> _WHAT YOU SHOULD DO_:
Convert the entries below into a Markdown table with the columns Row and Text, numbering each line in Row and putting its wording in Text. Leave out blank lines and the images themselves.

> _RECORDED INFORMATION_:
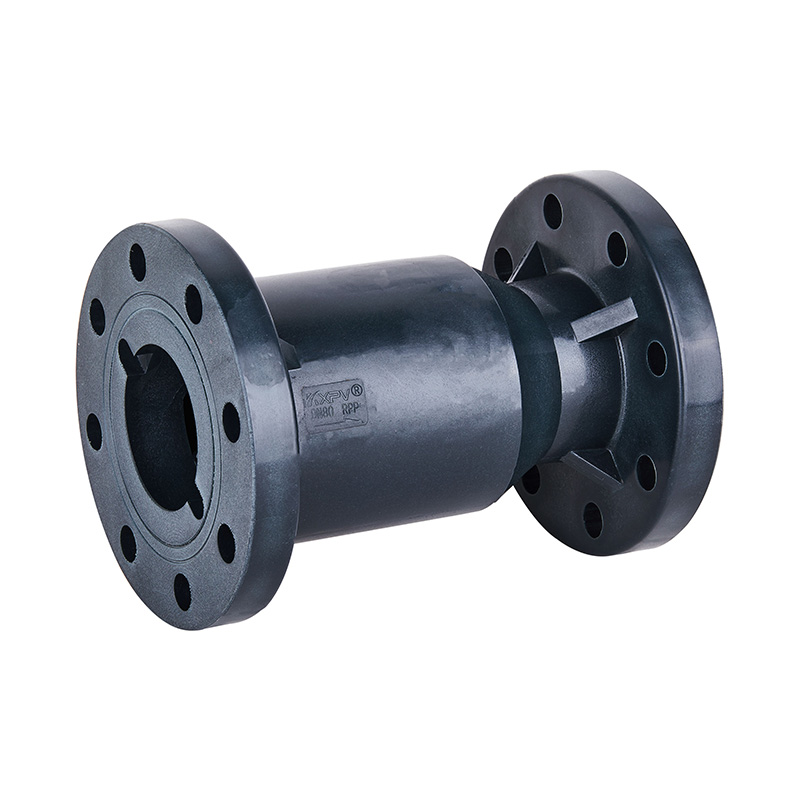 FRPP H41F-10S Vertikal bakventil DN15-300 1/2'-12' ANSI Standard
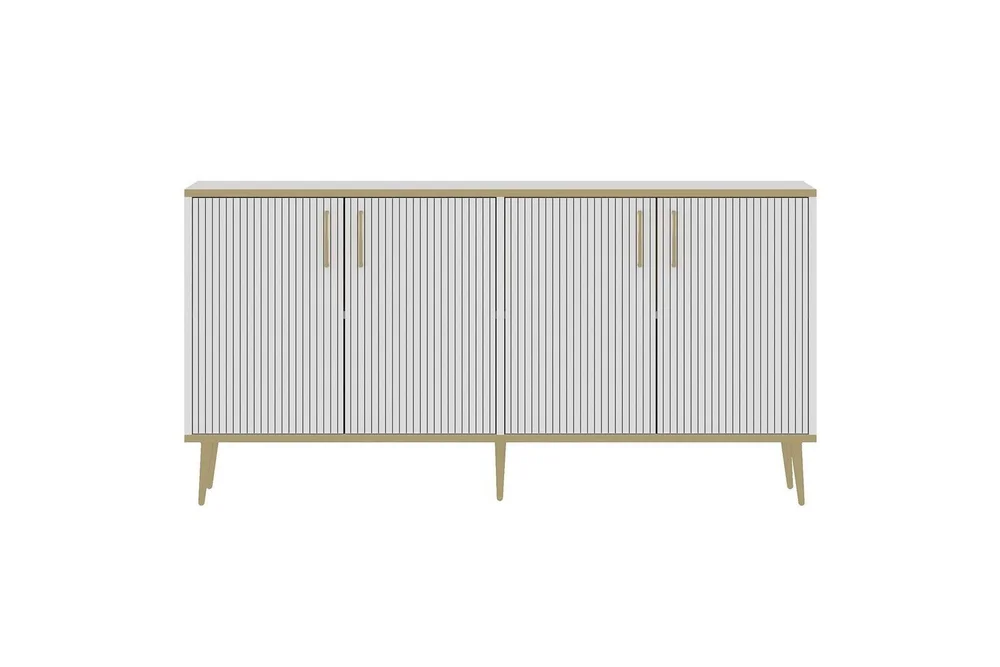 Lacus Konsollbord 150 cm v:3738633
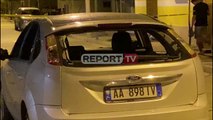 Report TV -Thyerje xhamash dhe sherr në Elbasan mes disa të rinjve, plagosen dy persona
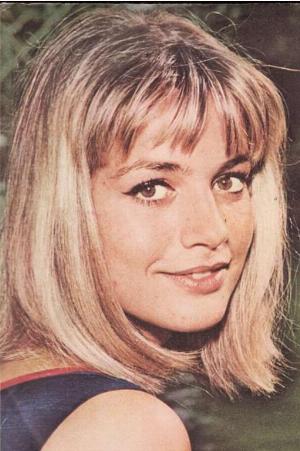 Catherine Spaak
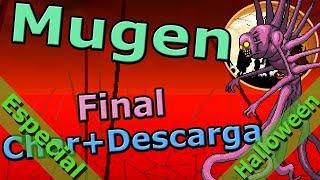 MUGEN- Final char mas descargar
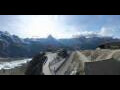 Webcam Gornergrat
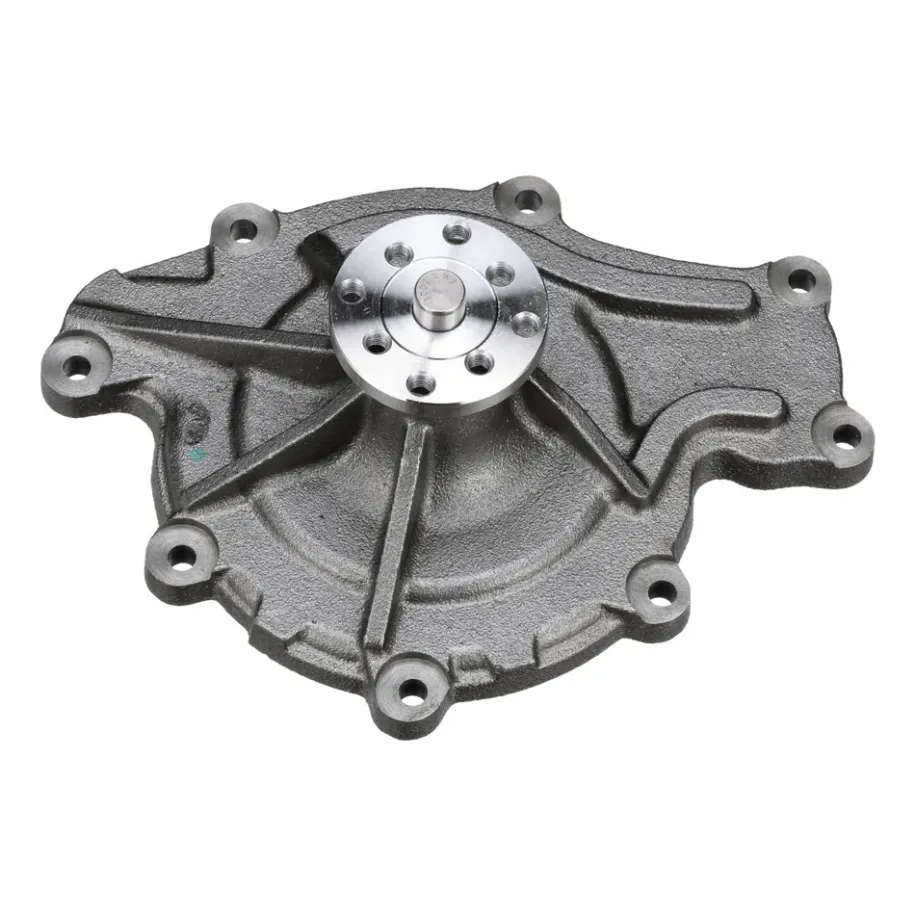 Gates 43122 pompa wody Pontiac V8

> _YOUR RESPONSE_:
| Row | Text |
|---|---|
| 1 |  FRPP H41F-10S Vertikal bakventil DN15-300 1/2'-12' ANSI Standard |
| 2 |  Lacus Konsollbord 150 cm v:3738633 |
| 3 |  Report TV -Thyerje xhamash dhe sherr në Elbasan mes disa të rinjve, plagosen dy persona |
| 4 |  Catherine Spaak |
| 5 |  MUGEN- Final char mas descargar |
| 6 |  Webcam Gornergrat |
| 7 |  Gates 43122 pompa wody Pontiac V8 |